No número 128 da Fratelli Tutti, assim se expressa Francisco: “Se esta afirmação – a de que somos irmãos e irmãs – não se tornar abstração, mas se tornar verdade encarnada e concreta, coloca-nos uma série de desafios que nos fazem mover, obrigam a assumir novas perspectivas e produzir novas reações”. A vivência da fraternidade nos convida a buscarmos os fundamentos e os direcionamentos de nosso agir. E aqui me refiro às aderências aos documentos do Magistério da Igreja, de modo específico àquilo que está presente na Ex Corde Ecclesiae (de João Paulo II) e Veritatem Gaudium (de Francisco).
É claro que também devemos deixar-nos inspirar pelas luzes emanadas pela CNBB, no que diz respeito à educação evangelizadora e, óbvio, aos princípios da educação superior marista, pautados pelo carisma e pela espiritualidade de Marcelino Champagnat. Não podemos nos furtar da atenção devida ao Planejamento Estratégico da PUCPR e, igualmente, ao Plano de Desenvolvimento Institucional (PDI) de nossa Universidade.
Tais fundamentos não nos engessam, mas tornam-se fonte para nosso agir, oferecendo-nos, como aponta Francisco, “percursos de um novo encontro”, pautados pelo diálogo, “um diálogo perseverante e corajoso que não faz notícia, como as desavenças e os conflitos; e contudo, de forma discreta, mas muito mais do que possamos notar, ajuda o mundo a viver melhor” (Fratelli Tutti, n. 198).

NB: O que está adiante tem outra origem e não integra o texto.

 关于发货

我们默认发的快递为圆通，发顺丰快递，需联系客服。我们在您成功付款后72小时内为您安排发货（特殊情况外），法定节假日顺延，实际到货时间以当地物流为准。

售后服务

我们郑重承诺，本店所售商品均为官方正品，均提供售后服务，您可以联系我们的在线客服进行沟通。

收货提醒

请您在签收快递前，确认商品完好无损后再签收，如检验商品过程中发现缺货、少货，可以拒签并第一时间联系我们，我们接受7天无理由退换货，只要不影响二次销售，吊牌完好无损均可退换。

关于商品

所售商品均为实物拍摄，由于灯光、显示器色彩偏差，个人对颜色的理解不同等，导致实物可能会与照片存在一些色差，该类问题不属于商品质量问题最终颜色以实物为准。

Convém relembrar que uma universidade é, antes de tudo, um agente social. Isso significa que ela está inserida nos contextos e é influenciada pelas demandas e anseios da sociedade, à qual ela também é chamada a oferecer soluções e orientações, seja no campo científico quanto ético e político. Assim, toda universidade tem como vocação a acolhida dessas demandas, sua compreensão e análise crítica e a consequente sugestão de caminhos que conduzam ao bem-estar da família humana e de toda a comunidade da vida. Como Universidade Católica, a PUCPR assume essa vocação. Isso significa que na PUCPR o conhecimento está a serviço da realização plena e integral de cada ser humano.
Daqui que “identidade” é aquilo que nos define; é nosso DNA. Nossa identidade nasce do Evangelho e da nossa tradição Marista. Fundamentar-se na proposta do Evangelho do jeito Marista como possibilidade de abertura à vida não se trata de uma simples opção para a PUCPR: é sua missão e seu sentido.
Teremos, pela frente, um enorme desafio, mas, igualmente, um belíssimo caminho; e o trilharemos na certeza daquilo que escreveu São Oscar Romero: “Plantamos sementes que um dia nascerão. Regamos sementes já plantadas, sabendo que outros as guardarão. Pomos as bases de algo que se desenvolverá. Pomos o fermento que multiplicará as nossas capacidades. Não podemos fazer tudo, mas dá uma sensação de libertação iniciá-lo. Dá-nos a força de fazer qualquer coisa e fazê-la bem. Pode ficar incompleto, mas é um início, o passo de um caminho. Uma oportunidade para que a graça de Deus entre e faça o resto. Pode acontecer que nunca vejamos a sua perfeição, mas esta é a diferença entre o mestre de obras e o trabalhador. Somos trabalhadores, não mestres de obras, servidores, não messias. Somos profetas de um futuro que não nos pertence”.